[Recorded information]
********************
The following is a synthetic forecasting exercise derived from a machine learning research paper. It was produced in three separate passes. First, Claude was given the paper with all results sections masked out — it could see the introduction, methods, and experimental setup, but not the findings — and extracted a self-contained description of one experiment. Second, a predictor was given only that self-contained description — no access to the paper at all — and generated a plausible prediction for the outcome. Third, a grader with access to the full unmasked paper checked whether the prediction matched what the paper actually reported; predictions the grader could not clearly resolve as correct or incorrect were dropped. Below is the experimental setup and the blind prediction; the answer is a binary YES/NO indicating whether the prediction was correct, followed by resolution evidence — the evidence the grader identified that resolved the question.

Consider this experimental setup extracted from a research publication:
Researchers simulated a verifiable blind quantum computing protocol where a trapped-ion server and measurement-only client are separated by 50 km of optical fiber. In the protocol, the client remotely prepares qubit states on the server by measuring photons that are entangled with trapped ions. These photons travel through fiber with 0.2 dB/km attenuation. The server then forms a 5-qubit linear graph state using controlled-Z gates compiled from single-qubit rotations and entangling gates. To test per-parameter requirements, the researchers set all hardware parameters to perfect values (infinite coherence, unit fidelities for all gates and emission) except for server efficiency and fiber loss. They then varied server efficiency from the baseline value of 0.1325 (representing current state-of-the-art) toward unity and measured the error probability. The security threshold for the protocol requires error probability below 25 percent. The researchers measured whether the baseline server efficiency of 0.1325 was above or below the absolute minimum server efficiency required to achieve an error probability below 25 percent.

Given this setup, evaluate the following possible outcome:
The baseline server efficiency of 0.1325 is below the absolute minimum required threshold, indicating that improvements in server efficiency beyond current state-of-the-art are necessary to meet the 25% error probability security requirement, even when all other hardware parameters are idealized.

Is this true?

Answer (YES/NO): NO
********************
[Exercise requirements]
Up to and including the last line of the material, reproduce every line exactly, beginning with the one that contains "Given this setup, evaluate" and adding nothing else.

[Answer below]
Given this setup, evaluate the following possible outcome:
The baseline server efficiency of 0.1325 is below the absolute minimum required threshold, indicating that improvements in server efficiency beyond current state-of-the-art are necessary to meet the 25% error probability security requirement, even when all other hardware parameters are idealized.

Is this true?

Answer (YES/NO): NO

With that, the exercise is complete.